Exercise requirements:
Collect every line in the records below that contains the word "this".

*** Data shown Section Begins ***

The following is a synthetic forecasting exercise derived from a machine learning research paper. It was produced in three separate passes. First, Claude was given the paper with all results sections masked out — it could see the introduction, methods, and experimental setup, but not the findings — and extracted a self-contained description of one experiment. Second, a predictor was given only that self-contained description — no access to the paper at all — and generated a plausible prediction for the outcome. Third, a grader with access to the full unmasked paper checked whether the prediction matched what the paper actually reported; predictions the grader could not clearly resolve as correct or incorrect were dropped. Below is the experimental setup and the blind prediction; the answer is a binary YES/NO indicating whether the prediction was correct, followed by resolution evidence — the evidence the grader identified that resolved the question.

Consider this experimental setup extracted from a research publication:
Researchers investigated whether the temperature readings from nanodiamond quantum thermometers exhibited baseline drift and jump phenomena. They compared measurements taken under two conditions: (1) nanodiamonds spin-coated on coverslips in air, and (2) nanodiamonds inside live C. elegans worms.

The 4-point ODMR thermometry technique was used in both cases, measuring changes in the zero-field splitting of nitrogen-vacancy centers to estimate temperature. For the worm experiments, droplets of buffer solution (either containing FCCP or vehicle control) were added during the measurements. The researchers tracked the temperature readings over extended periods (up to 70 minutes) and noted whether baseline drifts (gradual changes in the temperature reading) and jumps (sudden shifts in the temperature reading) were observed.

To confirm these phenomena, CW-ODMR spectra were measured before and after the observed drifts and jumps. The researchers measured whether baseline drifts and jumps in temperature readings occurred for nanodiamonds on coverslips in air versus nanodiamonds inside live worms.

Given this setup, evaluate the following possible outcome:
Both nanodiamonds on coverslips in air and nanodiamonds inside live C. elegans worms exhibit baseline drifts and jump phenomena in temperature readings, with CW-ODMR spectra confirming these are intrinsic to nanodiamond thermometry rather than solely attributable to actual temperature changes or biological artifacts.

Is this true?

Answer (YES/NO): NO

*** Data shown Section Ends ***

The completed task:
Consider this experimental setup extracted from a research publication:
Given this setup, evaluate the following possible outcome:
Is this true?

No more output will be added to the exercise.